West was promoted to the Majors on July 10, 2014, and pitched two scoreless innings in his debut against the Los Angeles Angels of Anaheim. Overall, he appeared in three MLB games, working four innings and allowing three runs.

===Toronto Blue Jays===
West was designated for assignment by the Rangers on January 5, 2015, and claimed by the Toronto Blue Jays nine days later. He was invited to spring training and sent to minor league camp on March 14. West was sent to the Double-A New Hampshire Fisher Cats on April 6. On May 2, he was designated for assignment by Toronto. He had pitched 12.1 scoreless innings in seven games for the Fisher Cats.

===Los Angeles Dodgers===
West was traded to the Los Angeles Dodgers in exchange for cash considerations on May 4, 2015 and assigned to the Double–A Tulsa Drillers. He was later promoted to the Triple–A Oklahoma City Dodgers on May 27. He was called up to the majors by the Dodgers on May 31 but was optioned back to the minors the following day without appearing in a game. He was designated for assignment on July 11. He appeared in 26 games in the minors for the Dodgers organization in 2015 with a 0.56 ERA for the Double-A Tulsa Drillers and a 7.83 ERA for Triple-A Oklahoma City. He also pitched in three innings over two games for the Dodgers, without allowing an earned run. He was given a non-roster invitation to Dodgers spring training in 2016. In 39 games for Oklahoma City in 2016, he was 3–0 with a 2.33 ERA. The Dodgers released West on September 1, 2016.

===Orix Buffaloes===
On December 13, 2016, West signed with the Orix Buffaloes of Nippon Professional Baseball.

On December 2, 2017, he became free agent.

===Sugar Land Skeeters===
On January 24, 2018, West signed a minor league contract with the Detroit Tigers. He was released on March 28, 2018.

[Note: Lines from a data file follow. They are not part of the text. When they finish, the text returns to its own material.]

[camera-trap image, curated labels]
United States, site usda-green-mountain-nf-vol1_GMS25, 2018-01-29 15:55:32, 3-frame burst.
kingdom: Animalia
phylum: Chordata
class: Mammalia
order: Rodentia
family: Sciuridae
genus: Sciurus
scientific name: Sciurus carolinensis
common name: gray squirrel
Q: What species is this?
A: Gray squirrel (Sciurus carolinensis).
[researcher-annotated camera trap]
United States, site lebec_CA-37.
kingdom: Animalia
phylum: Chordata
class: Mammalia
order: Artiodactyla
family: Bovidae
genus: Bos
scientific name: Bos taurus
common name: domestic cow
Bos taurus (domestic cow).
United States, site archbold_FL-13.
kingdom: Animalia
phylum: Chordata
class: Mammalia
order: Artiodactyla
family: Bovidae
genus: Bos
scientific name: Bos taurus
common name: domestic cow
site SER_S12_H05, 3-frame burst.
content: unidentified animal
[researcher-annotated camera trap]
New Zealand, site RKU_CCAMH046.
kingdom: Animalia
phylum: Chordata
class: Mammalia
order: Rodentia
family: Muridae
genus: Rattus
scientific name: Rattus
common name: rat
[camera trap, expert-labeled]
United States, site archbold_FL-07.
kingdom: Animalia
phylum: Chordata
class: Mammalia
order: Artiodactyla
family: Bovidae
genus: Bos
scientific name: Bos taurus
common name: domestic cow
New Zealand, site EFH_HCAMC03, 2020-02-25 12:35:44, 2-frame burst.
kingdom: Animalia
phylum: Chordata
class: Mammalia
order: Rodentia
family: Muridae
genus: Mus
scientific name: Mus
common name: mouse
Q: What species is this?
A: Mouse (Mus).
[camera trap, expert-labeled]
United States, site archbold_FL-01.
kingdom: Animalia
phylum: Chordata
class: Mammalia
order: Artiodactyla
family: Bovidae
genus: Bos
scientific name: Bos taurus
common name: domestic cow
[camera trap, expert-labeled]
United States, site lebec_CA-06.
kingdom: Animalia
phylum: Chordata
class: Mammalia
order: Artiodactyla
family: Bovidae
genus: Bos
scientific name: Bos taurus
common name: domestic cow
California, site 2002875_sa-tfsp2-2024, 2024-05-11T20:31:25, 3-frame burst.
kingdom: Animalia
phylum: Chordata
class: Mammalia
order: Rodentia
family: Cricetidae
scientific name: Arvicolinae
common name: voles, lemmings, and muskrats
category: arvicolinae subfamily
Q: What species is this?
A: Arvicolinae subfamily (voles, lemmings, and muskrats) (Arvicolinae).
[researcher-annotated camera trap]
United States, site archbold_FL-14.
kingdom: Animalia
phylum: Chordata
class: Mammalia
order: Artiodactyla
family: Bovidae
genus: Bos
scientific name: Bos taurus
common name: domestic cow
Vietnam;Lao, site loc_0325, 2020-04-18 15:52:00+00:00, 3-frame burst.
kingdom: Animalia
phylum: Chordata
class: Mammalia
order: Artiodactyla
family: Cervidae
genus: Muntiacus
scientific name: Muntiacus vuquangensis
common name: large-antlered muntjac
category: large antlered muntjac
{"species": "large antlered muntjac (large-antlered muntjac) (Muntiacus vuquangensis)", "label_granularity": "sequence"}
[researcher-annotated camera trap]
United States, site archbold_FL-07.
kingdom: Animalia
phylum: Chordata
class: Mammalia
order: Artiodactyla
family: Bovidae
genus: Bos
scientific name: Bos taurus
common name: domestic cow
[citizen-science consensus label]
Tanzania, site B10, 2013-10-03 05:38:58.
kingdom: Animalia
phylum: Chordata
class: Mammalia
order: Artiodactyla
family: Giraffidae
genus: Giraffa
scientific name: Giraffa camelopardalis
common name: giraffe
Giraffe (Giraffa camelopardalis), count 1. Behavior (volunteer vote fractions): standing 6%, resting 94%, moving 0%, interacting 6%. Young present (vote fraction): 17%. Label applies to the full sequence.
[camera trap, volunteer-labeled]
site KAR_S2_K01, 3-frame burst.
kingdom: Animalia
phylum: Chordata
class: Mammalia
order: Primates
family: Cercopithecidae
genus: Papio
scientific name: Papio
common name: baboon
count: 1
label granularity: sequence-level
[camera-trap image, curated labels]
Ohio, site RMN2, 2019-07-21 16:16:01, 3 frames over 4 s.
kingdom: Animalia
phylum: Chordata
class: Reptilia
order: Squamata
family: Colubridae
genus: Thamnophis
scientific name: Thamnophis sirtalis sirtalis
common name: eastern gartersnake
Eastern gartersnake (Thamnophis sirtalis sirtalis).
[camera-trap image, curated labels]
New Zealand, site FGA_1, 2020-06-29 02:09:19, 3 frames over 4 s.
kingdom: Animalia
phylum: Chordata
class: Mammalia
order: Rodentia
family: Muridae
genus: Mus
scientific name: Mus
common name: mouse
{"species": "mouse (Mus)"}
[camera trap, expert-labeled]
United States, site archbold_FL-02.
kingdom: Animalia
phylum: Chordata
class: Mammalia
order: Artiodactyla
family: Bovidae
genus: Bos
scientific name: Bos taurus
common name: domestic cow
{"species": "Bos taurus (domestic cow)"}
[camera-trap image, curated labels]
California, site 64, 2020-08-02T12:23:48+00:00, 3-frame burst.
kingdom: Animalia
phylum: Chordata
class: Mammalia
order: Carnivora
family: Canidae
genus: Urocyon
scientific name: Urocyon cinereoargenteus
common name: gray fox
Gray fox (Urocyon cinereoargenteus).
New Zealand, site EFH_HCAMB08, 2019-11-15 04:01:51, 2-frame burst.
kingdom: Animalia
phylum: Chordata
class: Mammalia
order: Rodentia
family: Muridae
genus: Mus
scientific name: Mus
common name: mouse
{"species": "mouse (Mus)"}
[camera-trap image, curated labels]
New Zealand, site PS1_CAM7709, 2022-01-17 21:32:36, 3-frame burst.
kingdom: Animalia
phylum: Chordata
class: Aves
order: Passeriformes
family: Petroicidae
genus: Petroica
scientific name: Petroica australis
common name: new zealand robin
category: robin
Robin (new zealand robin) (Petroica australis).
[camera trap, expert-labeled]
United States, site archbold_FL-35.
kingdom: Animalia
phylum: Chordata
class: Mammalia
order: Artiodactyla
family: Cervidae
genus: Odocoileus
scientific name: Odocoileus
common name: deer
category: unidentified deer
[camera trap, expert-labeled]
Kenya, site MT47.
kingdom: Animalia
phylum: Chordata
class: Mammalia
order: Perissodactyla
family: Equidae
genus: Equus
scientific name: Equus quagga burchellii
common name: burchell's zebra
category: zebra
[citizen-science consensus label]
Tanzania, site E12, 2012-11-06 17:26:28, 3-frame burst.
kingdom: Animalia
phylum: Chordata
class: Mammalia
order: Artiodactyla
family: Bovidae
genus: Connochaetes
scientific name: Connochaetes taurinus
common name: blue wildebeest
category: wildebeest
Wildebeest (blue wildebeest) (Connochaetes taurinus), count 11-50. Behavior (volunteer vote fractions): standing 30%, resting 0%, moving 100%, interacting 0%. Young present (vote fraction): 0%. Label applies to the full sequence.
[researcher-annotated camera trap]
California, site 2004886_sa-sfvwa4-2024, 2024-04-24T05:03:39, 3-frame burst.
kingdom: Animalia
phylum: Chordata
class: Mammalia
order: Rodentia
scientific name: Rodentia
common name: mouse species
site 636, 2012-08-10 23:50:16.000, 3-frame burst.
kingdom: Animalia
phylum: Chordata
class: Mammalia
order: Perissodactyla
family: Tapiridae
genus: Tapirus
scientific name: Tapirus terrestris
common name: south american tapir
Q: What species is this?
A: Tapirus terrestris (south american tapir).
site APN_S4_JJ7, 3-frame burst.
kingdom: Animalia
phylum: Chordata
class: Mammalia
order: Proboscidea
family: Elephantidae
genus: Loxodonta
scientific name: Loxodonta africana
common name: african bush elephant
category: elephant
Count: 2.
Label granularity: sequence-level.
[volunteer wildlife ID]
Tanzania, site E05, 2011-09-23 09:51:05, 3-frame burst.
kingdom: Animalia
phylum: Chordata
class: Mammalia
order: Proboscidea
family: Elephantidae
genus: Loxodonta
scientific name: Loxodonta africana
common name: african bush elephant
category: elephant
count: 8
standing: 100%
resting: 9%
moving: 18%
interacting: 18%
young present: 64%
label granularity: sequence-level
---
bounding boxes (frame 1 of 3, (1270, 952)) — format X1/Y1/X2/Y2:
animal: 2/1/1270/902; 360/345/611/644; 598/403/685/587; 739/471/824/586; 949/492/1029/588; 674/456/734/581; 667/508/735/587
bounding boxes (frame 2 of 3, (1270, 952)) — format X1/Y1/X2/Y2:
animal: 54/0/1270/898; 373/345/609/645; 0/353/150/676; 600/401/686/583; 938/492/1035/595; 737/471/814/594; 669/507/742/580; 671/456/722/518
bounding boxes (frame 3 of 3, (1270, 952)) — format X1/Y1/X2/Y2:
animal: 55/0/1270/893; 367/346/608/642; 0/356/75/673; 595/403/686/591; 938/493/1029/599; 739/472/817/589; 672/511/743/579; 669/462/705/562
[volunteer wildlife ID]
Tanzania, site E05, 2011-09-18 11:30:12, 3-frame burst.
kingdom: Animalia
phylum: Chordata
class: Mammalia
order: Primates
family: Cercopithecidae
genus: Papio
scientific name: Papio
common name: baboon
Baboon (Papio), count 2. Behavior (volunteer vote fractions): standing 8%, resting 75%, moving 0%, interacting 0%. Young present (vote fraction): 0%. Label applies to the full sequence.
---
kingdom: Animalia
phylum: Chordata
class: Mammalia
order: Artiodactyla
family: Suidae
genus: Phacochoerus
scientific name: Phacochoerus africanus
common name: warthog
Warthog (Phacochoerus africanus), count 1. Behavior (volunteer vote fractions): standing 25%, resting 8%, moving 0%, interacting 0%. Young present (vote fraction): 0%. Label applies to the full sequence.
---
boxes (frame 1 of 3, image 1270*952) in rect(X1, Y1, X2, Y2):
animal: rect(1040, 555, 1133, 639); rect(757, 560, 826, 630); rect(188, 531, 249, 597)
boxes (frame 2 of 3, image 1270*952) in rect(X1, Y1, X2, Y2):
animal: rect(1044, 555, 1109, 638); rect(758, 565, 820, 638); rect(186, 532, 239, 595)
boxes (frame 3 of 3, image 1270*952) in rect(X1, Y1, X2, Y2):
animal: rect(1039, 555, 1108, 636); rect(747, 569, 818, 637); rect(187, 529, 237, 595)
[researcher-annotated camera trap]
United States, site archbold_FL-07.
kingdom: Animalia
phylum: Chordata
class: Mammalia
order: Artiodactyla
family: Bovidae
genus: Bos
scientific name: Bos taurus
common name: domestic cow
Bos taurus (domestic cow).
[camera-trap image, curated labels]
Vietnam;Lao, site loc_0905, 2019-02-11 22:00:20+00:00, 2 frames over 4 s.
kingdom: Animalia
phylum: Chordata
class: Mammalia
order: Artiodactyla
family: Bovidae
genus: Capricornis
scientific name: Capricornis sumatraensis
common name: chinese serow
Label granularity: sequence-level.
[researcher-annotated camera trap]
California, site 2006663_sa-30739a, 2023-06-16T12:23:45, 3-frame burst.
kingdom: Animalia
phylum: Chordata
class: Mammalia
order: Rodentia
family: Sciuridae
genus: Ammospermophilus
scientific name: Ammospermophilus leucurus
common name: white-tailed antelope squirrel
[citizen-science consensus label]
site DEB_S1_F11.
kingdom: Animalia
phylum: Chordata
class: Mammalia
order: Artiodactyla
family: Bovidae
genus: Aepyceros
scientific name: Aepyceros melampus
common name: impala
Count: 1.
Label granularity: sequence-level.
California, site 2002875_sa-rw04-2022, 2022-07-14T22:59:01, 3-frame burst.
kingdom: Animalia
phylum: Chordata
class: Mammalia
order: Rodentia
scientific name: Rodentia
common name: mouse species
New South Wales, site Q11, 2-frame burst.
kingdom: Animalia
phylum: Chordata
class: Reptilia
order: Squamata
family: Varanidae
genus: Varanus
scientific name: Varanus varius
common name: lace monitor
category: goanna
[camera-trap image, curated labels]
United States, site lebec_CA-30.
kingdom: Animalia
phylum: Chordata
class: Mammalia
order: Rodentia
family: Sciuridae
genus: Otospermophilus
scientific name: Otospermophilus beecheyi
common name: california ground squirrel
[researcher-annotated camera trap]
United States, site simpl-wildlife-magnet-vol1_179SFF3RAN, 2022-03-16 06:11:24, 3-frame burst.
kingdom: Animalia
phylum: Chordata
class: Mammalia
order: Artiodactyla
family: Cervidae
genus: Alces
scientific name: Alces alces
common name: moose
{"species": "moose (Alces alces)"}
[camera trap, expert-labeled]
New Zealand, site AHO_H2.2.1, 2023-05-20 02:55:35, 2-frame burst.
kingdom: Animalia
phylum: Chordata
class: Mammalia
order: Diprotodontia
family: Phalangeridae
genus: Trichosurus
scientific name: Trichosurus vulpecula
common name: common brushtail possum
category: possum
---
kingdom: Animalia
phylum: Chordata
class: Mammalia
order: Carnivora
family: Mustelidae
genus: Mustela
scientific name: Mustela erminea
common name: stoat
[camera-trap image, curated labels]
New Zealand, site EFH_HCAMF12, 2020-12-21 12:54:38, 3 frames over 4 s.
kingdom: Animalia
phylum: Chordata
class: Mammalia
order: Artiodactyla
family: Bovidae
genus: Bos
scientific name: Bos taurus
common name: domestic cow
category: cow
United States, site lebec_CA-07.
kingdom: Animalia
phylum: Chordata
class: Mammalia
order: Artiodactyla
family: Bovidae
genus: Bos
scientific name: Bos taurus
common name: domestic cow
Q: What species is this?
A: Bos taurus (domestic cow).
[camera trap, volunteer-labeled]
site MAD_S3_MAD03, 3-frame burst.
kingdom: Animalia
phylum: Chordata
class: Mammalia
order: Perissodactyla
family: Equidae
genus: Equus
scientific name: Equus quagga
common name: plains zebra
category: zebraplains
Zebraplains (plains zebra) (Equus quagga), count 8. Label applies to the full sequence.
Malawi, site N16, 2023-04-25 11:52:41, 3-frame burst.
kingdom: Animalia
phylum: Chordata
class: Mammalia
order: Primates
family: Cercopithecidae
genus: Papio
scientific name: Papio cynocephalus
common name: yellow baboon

On May 17, 2018, West signed with the Sugar Land Skeeters of the Atlantic League of Professional Baseball. He re-signed with the team for the 2019 season.

On December 2, 2019, West signed with the Olmecas de Tabasco of the Mexican League for the 2020 season. However, the season was later canceled due to the COVID-19 pandemic.

In July 2020, West signed on to play for the Sugar Land Skeeters of the Constellation Energy League (a makeshift 4-team independent league created as a result of the pandemic) for the 2020 season. On April 2, 2021, the Olmecas released West.

==Coaching career==
On October 12, 2023, West was hired as the pitching coach for Arizona Christian University.